Common Robots. Txt Pitfalls and How to Avoid Them - AnnYaroshenko
https://jetoctopus.com/tech-problem/a50-robots-txt-pitfalls-and-how-to-avoid.html
======
ktpsns
I never have seen a good use-case for allowing one search engine not to index
the page while not allowing another one. Neither today, nor 20yrs ago. For the
Google and As(sense?) related stuff, using robots.txt for controlling their
behaviour seems to me like a bad API. Given that Google offers fancy webmaster
consoles to change the appearing on their site since years.
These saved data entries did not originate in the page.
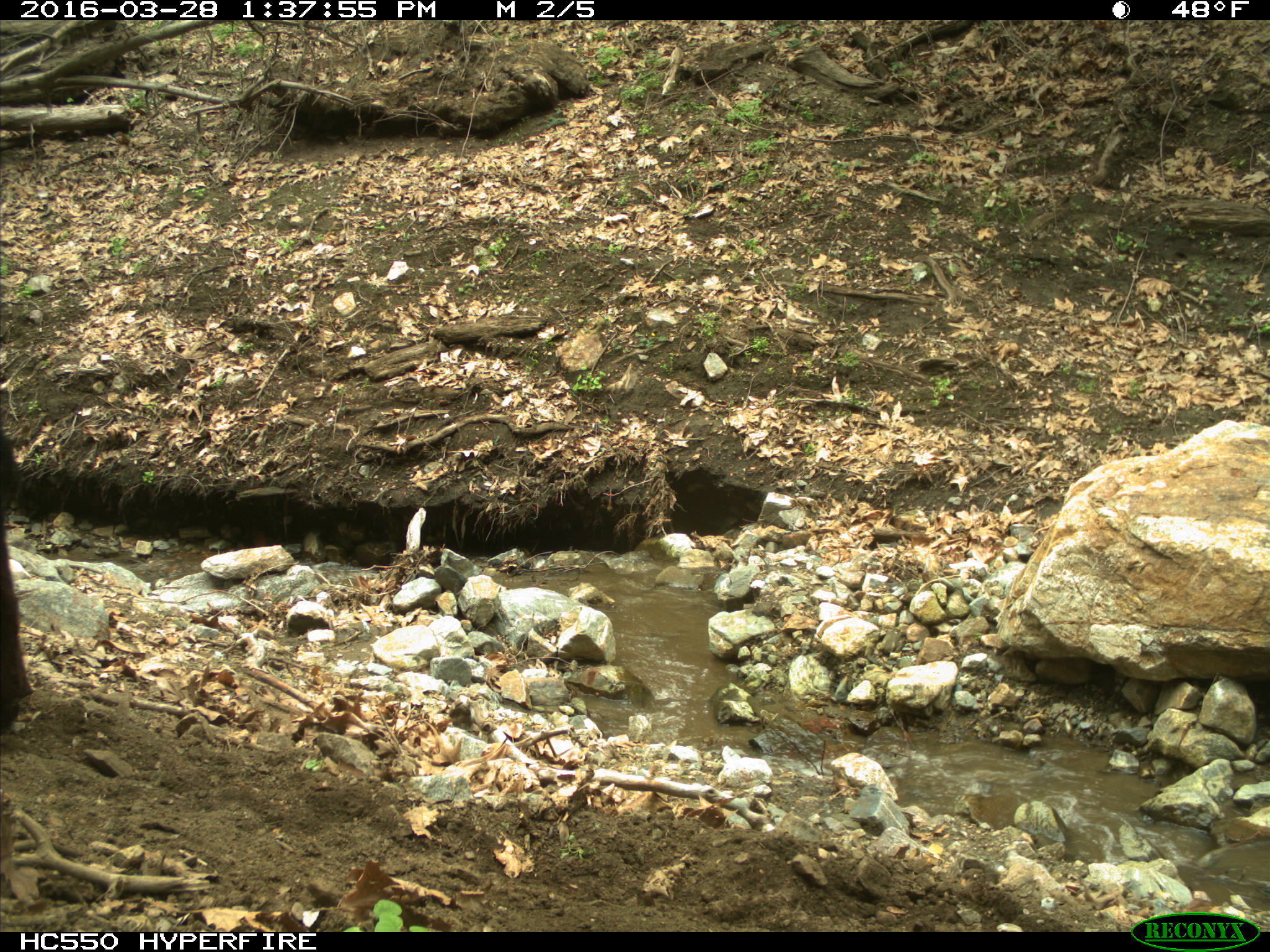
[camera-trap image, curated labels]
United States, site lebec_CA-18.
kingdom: Animalia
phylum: Chordata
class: Mammalia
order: Artiodactyla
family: Bovidae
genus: Bos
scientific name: Bos taurus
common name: domestic cow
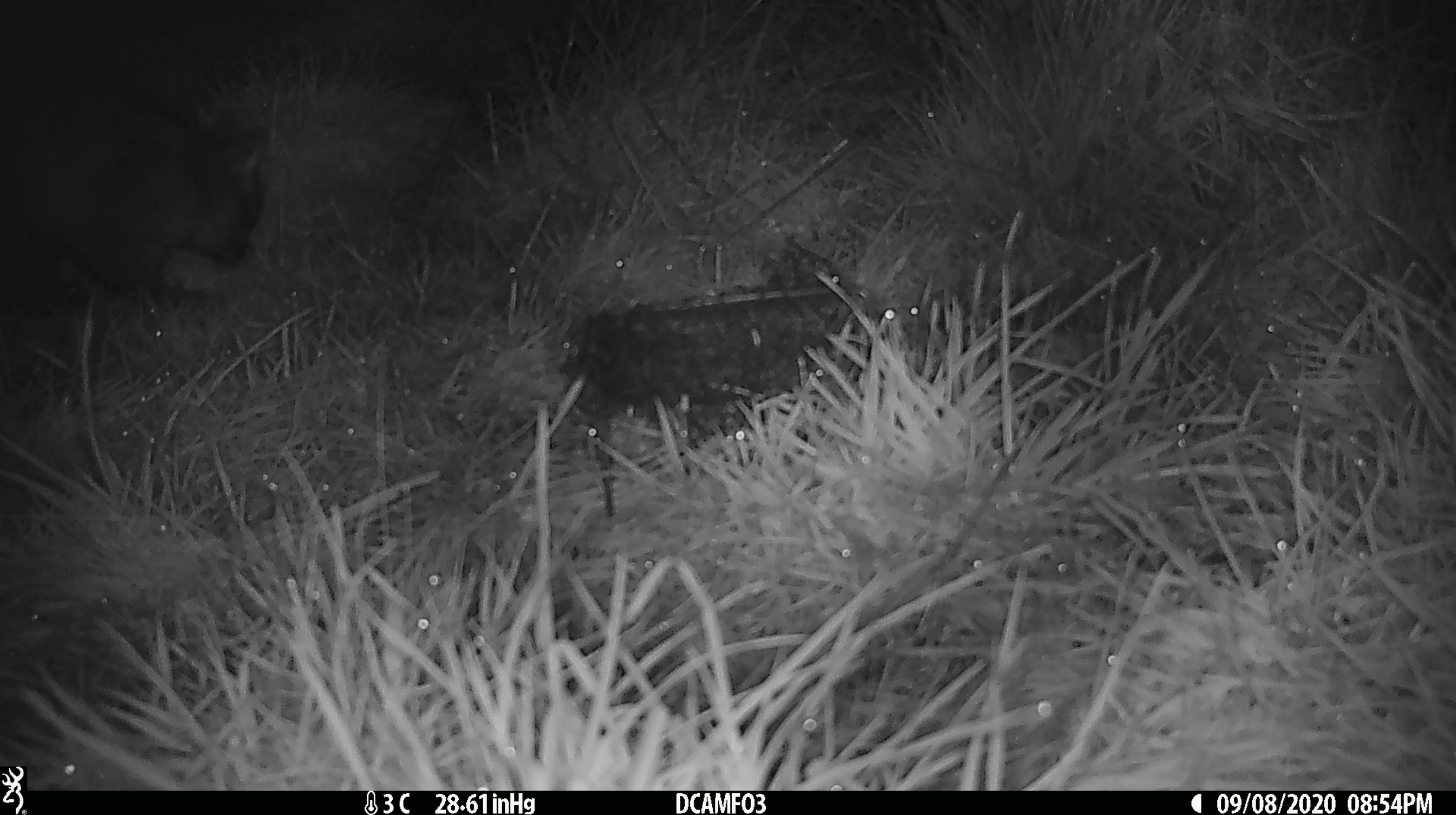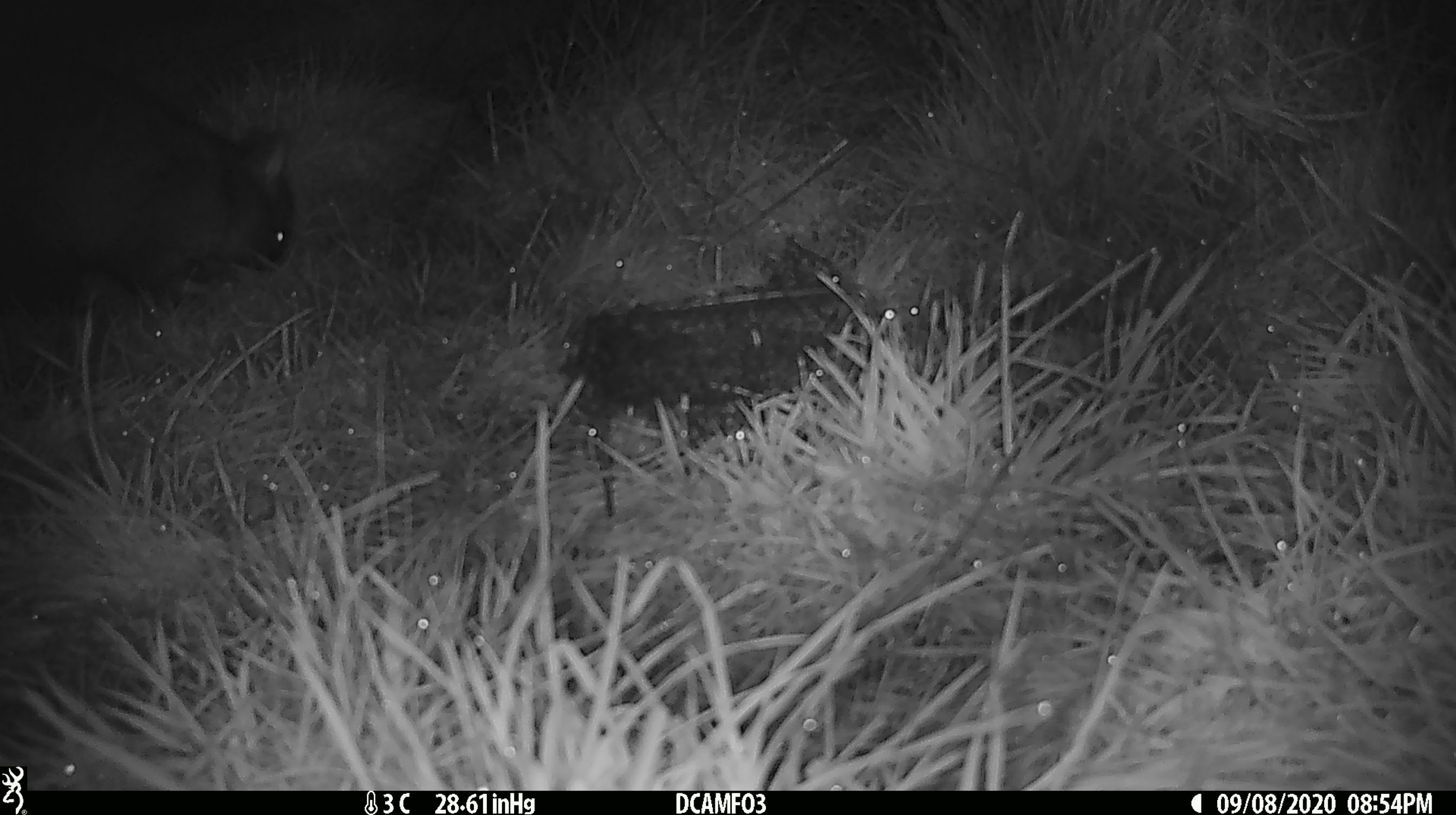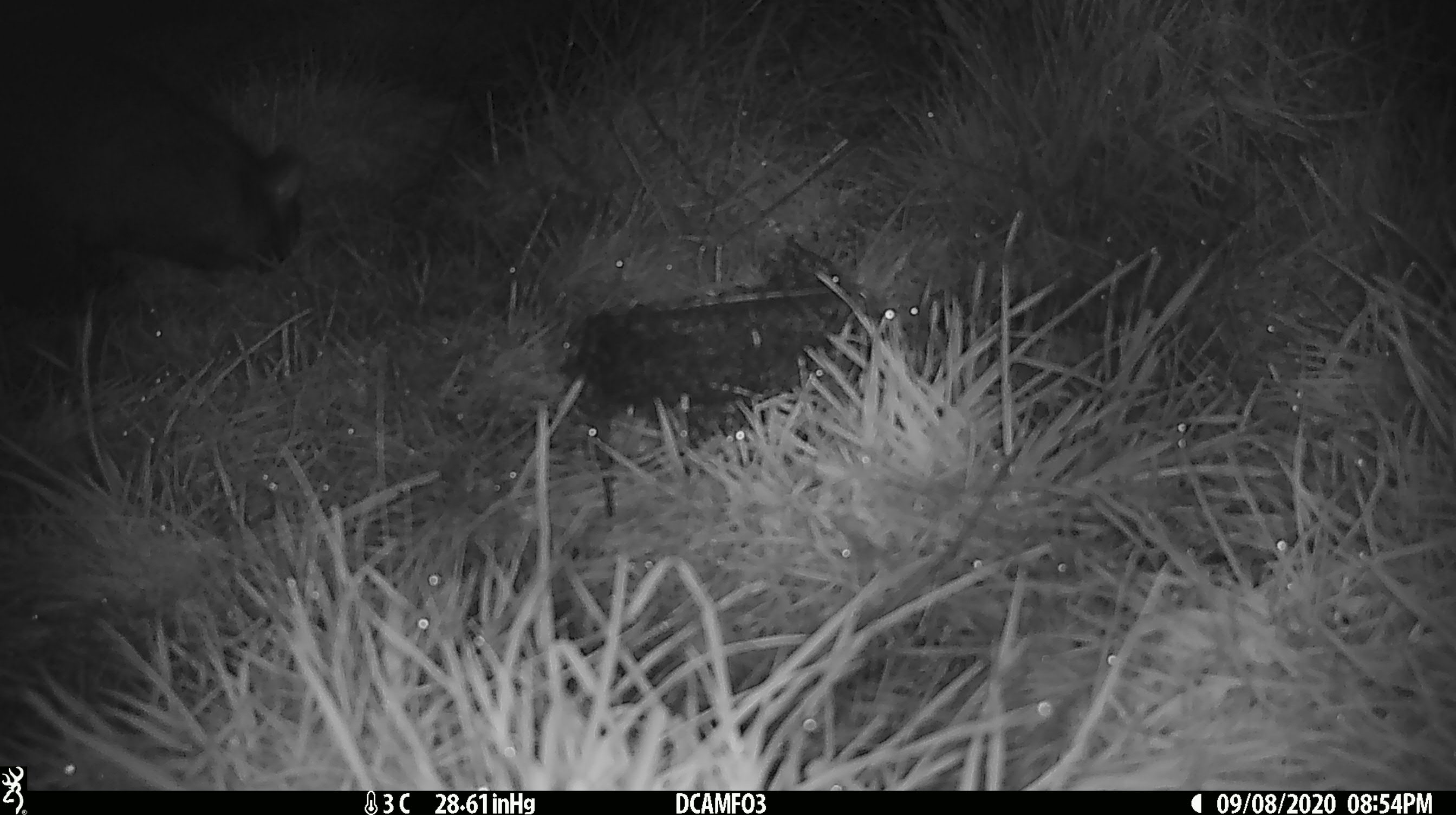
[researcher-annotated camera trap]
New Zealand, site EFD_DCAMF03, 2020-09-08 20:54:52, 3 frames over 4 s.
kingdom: Animalia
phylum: Chordata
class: Mammalia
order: Diprotodontia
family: Phalangeridae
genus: Trichosurus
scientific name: Trichosurus vulpecula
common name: common brushtail possum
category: possum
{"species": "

Really, the only use case for distinguishing robots I ever stumbled upon was,
as a client, blacklisting wget (looking at you, ArXiv.org). But then we just
switch to curl or let wget ignore robots.txt, but with being nice to the
server/network load.

------
AnnYaroshenko
1\. Ignoring disallow directives for specific user-agent block; 2\. One
robots.txt file for different subdomains; 3\. Listing of secure directories;
4\. Blocking relevant pages; 5\. Forgetting to add directives for specific
bots where it’s needed; 6\. Adding the relative path to sitemap; 7\. Ignoring
Slash in a Disallow field; 8\. Forgetting about case sensitivity.